▶ [Work to do] Copy out every line below word for word, leaving out the pictures.

▶ [Provided records]
────────────────
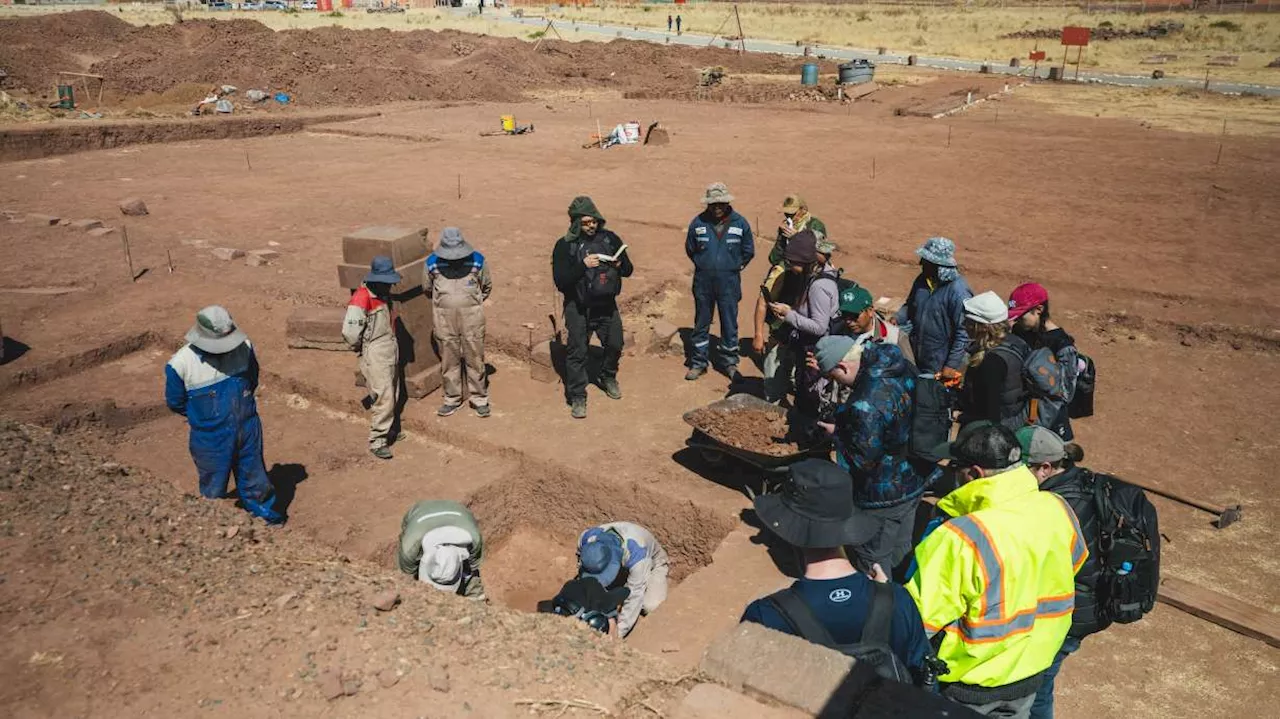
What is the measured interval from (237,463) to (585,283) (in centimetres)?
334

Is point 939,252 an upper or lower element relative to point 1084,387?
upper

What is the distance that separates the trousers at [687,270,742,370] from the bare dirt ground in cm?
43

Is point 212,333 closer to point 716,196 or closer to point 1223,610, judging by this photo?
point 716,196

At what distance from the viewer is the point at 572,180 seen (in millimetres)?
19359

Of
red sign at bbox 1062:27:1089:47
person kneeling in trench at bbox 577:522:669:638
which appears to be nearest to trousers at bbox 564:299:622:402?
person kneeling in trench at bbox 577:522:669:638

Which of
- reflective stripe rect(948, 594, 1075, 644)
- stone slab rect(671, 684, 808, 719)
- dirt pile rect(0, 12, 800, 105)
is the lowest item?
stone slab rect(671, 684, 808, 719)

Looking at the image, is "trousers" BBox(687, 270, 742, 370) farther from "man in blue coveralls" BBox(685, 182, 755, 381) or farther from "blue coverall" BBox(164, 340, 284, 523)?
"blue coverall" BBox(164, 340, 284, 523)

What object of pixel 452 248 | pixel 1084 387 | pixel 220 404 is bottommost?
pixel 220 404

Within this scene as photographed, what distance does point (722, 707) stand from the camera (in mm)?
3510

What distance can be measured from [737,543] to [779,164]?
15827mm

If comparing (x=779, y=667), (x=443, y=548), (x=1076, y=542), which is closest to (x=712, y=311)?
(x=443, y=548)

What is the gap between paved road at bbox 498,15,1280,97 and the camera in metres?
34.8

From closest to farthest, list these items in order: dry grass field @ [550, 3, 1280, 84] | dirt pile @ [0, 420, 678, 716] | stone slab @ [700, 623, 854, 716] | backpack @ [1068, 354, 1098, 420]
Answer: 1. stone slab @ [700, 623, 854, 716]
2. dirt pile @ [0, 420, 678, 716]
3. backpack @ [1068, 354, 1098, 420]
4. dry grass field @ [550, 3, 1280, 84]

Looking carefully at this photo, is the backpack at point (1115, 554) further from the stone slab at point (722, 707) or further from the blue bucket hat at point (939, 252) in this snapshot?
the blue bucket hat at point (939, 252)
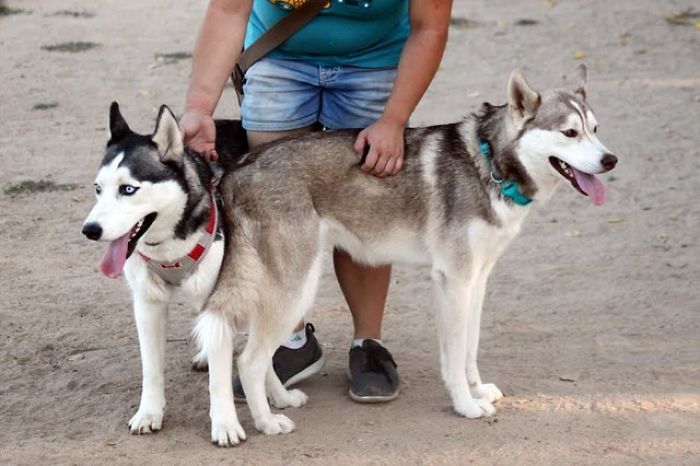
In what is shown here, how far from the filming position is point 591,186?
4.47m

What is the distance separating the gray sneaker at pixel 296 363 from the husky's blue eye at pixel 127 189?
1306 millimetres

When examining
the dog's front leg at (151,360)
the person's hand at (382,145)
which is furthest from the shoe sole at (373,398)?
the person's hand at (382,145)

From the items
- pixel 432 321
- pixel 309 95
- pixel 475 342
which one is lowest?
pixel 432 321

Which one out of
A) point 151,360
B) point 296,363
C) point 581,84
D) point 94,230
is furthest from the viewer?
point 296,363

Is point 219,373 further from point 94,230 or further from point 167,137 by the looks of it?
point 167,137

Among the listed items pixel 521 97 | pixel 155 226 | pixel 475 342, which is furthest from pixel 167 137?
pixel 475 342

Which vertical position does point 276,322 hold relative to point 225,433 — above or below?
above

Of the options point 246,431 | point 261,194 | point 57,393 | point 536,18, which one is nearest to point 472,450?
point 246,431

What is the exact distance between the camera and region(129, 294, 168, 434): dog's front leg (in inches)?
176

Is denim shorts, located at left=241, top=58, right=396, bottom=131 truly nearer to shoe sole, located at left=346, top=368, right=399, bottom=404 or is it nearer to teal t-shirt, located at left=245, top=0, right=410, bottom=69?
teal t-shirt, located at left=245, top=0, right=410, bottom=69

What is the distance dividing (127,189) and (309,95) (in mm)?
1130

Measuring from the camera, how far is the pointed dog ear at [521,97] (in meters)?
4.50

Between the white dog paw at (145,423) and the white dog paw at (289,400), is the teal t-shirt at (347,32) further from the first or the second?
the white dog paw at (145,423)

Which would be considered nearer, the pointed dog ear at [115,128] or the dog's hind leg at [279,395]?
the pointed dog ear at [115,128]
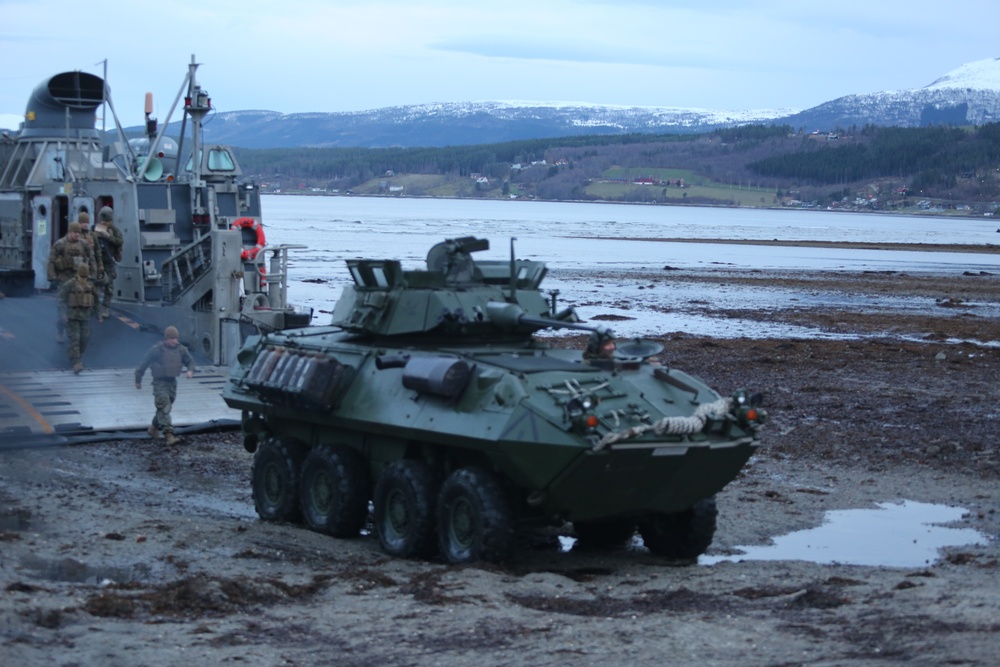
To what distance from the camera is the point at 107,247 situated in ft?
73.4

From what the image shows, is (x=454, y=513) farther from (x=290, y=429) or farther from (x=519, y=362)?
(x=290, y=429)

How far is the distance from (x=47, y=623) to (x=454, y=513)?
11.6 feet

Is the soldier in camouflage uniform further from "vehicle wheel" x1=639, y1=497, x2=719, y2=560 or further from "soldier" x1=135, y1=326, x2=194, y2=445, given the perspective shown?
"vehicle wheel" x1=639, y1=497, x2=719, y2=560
────────────────
▶ [Task response]
What is the measured interval from (237,463) to (585,283) (in centimetres)?
334

Is point 939,252 an upper or lower element relative to point 1084,387?
upper

What is the distance that separates the trousers at [687,270,742,370] from the bare dirt ground in cm?
43

Is point 212,333 closer to point 716,196 or closer to point 1223,610, judging by this photo?
point 716,196

At what distance from the viewer is the point at 572,180 seen (in millimetres)?
19359

Of
red sign at bbox 1062:27:1089:47
person kneeling in trench at bbox 577:522:669:638
which appears to be nearest to trousers at bbox 564:299:622:402?
person kneeling in trench at bbox 577:522:669:638

Which of
- reflective stripe rect(948, 594, 1075, 644)
- stone slab rect(671, 684, 808, 719)
- dirt pile rect(0, 12, 800, 105)
is the lowest item?
stone slab rect(671, 684, 808, 719)

Looking at the image, is "trousers" BBox(687, 270, 742, 370) farther from "man in blue coveralls" BBox(685, 182, 755, 381) or farther from "blue coverall" BBox(164, 340, 284, 523)?
"blue coverall" BBox(164, 340, 284, 523)

What object of pixel 452 248 | pixel 1084 387 | pixel 220 404 is bottommost?
pixel 220 404

Within this scene as photographed, what distance does point (722, 707) stand from the camera (in mm)?
3510

What distance can be measured from [737,543] to [779,164]?
15827mm

If comparing (x=779, y=667), (x=443, y=548), (x=1076, y=542), which is closest to (x=712, y=311)?
(x=443, y=548)

What is the gap between paved road at bbox 498,15,1280,97 and the camera in metres?
34.8

From closest to farthest, list these items in order: dry grass field @ [550, 3, 1280, 84] | dirt pile @ [0, 420, 678, 716] | stone slab @ [700, 623, 854, 716] | backpack @ [1068, 354, 1098, 420]
Answer: 1. stone slab @ [700, 623, 854, 716]
2. dirt pile @ [0, 420, 678, 716]
3. backpack @ [1068, 354, 1098, 420]
4. dry grass field @ [550, 3, 1280, 84]

Looking carefully at this photo, is the backpack at point (1115, 554) further from the stone slab at point (722, 707) or further from the blue bucket hat at point (939, 252) in this snapshot?
the blue bucket hat at point (939, 252)
In what is shown here, how far from the filming position is point 591,186?
4.47m

What is the distance separating the gray sneaker at pixel 296 363 from the husky's blue eye at pixel 127 189?
1306 millimetres

When examining
the dog's front leg at (151,360)
the person's hand at (382,145)
which is furthest from the shoe sole at (373,398)?
the person's hand at (382,145)

From the items
- pixel 432 321
- pixel 309 95
- pixel 475 342
which one is lowest?
pixel 432 321

Which one out of
A) point 151,360
B) point 296,363
C) point 581,84
D) point 94,230
is furthest from the viewer?
point 296,363

Is point 219,373 further from point 94,230 or further from point 167,137 by the looks of it?
point 167,137

Among the listed items pixel 521 97 | pixel 155 226 | pixel 475 342, which is furthest from pixel 167 137?
pixel 475 342

Which vertical position does point 276,322 hold relative to point 225,433 — above or below?
above

Of the options point 246,431 | point 261,194 | point 57,393 | point 536,18, which one is nearest to point 472,450?
point 246,431

What is the exact distance between the camera and region(129, 294, 168, 434): dog's front leg (in inches)?
176

Is denim shorts, located at left=241, top=58, right=396, bottom=131 truly nearer to shoe sole, located at left=346, top=368, right=399, bottom=404 or is it nearer to teal t-shirt, located at left=245, top=0, right=410, bottom=69?
teal t-shirt, located at left=245, top=0, right=410, bottom=69

What is the distance dividing (127,189) and (309,95) (in mm)?
1130

Measuring from the camera, how far is the pointed dog ear at [521,97] (in meters)?
4.50

Between the white dog paw at (145,423) and the white dog paw at (289,400), is the teal t-shirt at (347,32) further from the first or the second?
the white dog paw at (145,423)

Which would be considered nearer, the pointed dog ear at [115,128] or the dog's hind leg at [279,395]?
the pointed dog ear at [115,128]
To what distance from the camera is the point at 107,247 situated in ft?
73.4

From what the image shows, is (x=454, y=513) farther from (x=290, y=429) or farther from (x=519, y=362)?
(x=290, y=429)

How far is the distance from (x=47, y=623) to (x=454, y=513)?
11.6 feet

Is the soldier in camouflage uniform further from "vehicle wheel" x1=639, y1=497, x2=719, y2=560 or further from "soldier" x1=135, y1=326, x2=194, y2=445, given the perspective shown?
"vehicle wheel" x1=639, y1=497, x2=719, y2=560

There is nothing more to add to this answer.